Reflexões de Fiorin e Platão pertinentes ao ofício de Revisão de Textos
"Muitas pessoas poderiam dizer que, na escrita, pode-se tolerar o uso de certas variações
léxicas, mas que a utilização de certas variantes fônicas, mórficas e sintáticas constitui erro e que,
portanto, elas devem ser banidas do texto escrito.
A questão não é bem assim. Precisa ser mais
bem pensada.
Em primeiro lugar, é preciso substituir o conceito de erro pelo de adequação. Na escrita,
usam-se as variedades não aleatoriamente, mas no processo de criação das personagens. Assim,
são elas meios de figurativizar a identidade do narrador ou das personagens: um surfista, um
homem do povo, um malandro, um pedante etc.
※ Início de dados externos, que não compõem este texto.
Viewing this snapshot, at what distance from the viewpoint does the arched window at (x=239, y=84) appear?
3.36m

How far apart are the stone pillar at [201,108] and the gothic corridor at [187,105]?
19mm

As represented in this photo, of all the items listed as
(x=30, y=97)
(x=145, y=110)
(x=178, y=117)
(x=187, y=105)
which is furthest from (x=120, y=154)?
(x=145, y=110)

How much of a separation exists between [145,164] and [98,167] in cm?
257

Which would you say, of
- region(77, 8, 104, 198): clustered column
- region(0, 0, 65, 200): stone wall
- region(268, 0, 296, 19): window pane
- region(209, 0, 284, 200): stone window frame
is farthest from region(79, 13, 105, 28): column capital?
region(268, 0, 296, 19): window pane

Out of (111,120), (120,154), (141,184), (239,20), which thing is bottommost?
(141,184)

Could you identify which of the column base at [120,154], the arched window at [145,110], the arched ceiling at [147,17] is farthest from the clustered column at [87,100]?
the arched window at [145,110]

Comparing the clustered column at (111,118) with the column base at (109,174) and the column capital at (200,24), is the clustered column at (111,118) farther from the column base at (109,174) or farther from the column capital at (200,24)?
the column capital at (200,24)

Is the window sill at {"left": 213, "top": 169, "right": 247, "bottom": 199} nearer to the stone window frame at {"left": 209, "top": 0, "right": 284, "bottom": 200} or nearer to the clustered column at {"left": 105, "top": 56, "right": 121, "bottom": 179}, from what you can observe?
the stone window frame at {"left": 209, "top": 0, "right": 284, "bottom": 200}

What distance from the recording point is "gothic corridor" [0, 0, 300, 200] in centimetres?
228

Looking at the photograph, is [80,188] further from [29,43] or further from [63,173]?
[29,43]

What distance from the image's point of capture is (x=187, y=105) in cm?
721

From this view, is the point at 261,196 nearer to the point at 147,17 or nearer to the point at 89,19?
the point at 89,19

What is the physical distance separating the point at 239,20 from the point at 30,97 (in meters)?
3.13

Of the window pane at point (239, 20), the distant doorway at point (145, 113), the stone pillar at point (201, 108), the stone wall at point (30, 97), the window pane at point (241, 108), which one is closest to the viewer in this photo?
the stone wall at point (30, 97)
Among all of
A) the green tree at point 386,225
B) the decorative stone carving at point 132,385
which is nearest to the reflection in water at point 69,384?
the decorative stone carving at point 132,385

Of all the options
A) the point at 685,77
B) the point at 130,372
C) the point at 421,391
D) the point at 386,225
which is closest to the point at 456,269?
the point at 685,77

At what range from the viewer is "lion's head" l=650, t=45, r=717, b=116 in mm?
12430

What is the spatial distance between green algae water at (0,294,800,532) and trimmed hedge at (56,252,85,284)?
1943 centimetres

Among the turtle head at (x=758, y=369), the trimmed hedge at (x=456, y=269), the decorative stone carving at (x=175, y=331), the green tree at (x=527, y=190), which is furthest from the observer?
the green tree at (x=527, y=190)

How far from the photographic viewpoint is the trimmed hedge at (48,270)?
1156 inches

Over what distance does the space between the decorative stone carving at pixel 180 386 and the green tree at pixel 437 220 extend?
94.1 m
Por isso, a variante linguística utilizada tem que
ser adequada à identidade da personagem e à situação de comunicação. Como cada variante cria
um dado efeito de sentido, cada uma delas é adequada a um lugar, um tempo, uma situação de
interlocução e um grupo social. É tão inadequado dizer a um amigo, antes de um jogo de futebol,
A propósito de seu advento a este prélio, apreciaria que me dirimisse uma incerteza sobre a
verdade de um fato, quanto dizer numa ocasião mais formal Aí nóis pegô e deu uns amasso na
mina.
Não se escrevem da mesma maneira os artigos do Folhateen, suplemento para jovens do
jornal Folha de S. Paulo, e os editoriais desse jornal; uma bula de remédio e um conto; as falas
de cada personagem; a primeira página do jornal Notícias Populares e a primeira página do
Estadão. No texto científico, técnico, informativo etc. a única norma admitida é a chamada
norma culta. Em outros tipos de texto, as variantes, como se disse, são usadas para figurativizar a
identidade do narrador ou das personagens.
Deve-se estar atento, quando se usam variantes linguísticas, para o fato de que elas devem ser
adequadas à identidade de quem as utiliza (não se pode fazer um fluminense de Campos falar
como um gaúcho) e de que seu uso deve ser coerente (uma personagem não pode usar uma
variante e, na mesma situação, utilizar outra muito diferente; por exemplo, ora fala na variante
baiana, ora na gaúcha). A mistura de variantes pode ser feita, mas é trabalho muito complicado,
que exige um conhecimento muito grande da língua, para saber como combiná-las".
Savioli, Francisco Platão & Fiorin, José Luiz Lições de texto: leitura e redação. 1.ed. São Paulo : Ática, 2011.